(Stored data entries)
=-=-=
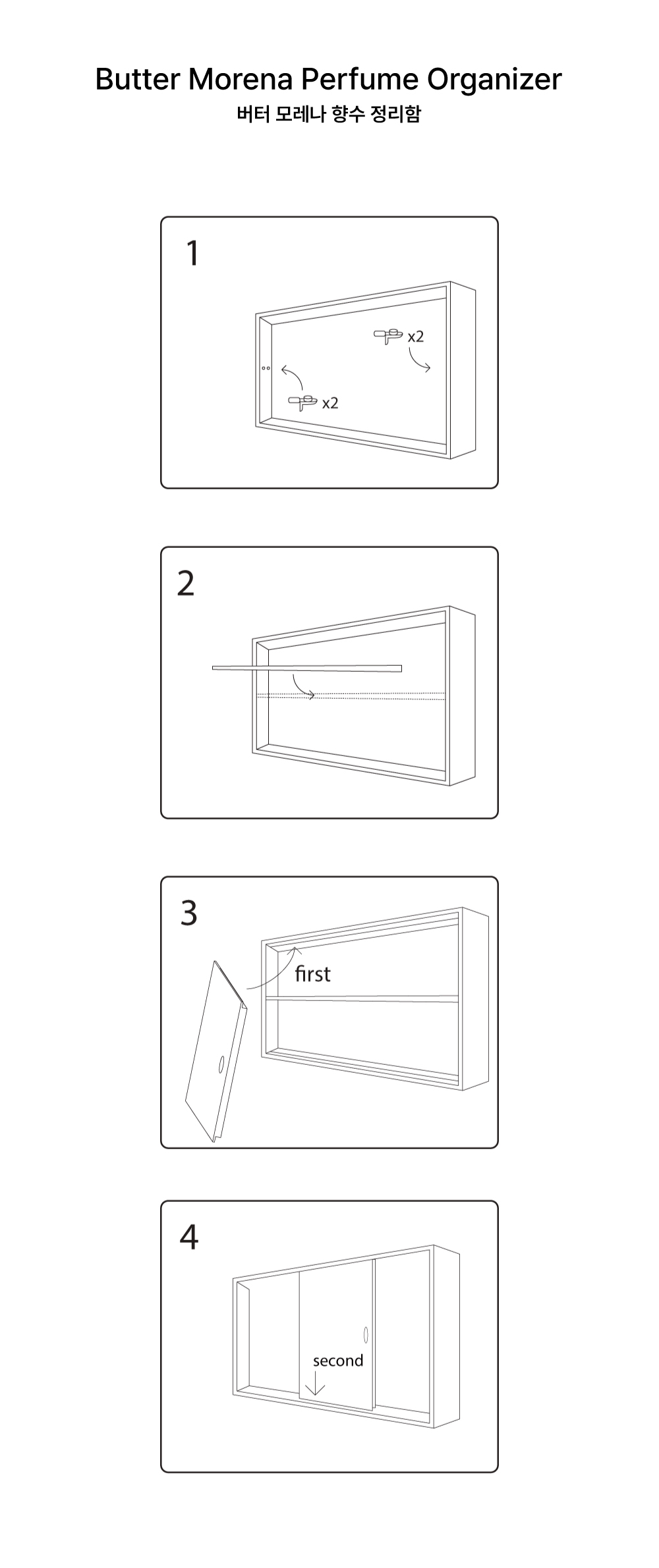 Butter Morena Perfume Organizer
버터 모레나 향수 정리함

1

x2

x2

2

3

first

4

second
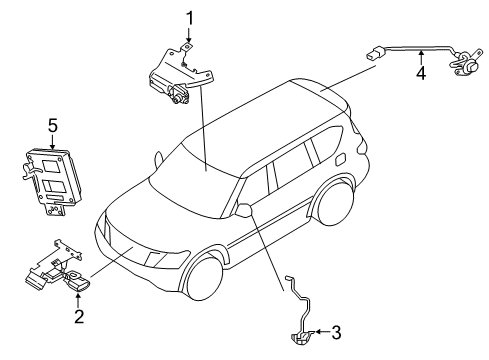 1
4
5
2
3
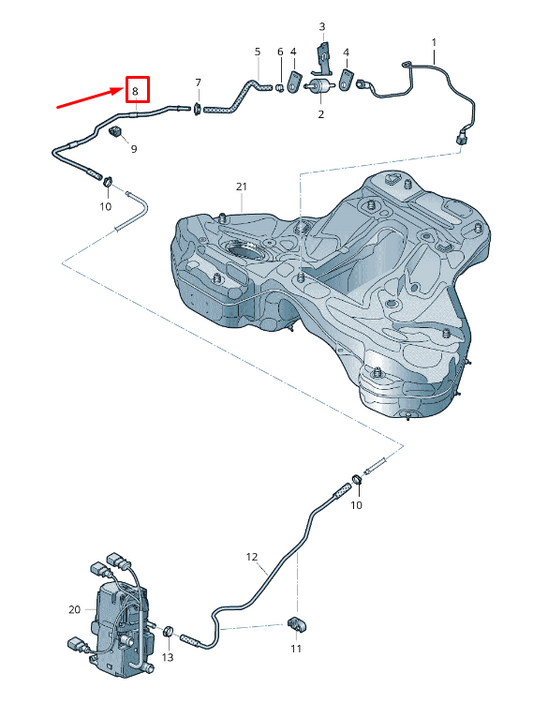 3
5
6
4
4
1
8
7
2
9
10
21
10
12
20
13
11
=-=-=
● What you are asked to do
Only the text of the records is to be reproduced exactly; skip the pictures.

● Response box
 Butter Morena Perfume Organizer
버터 모레나 향수 정리함

1

x2

x2

2

3

first

4

second
 1
4
5
2
3
 3
5
6
4
4
1
8
7
2
9
10
21
10
12
20
13
11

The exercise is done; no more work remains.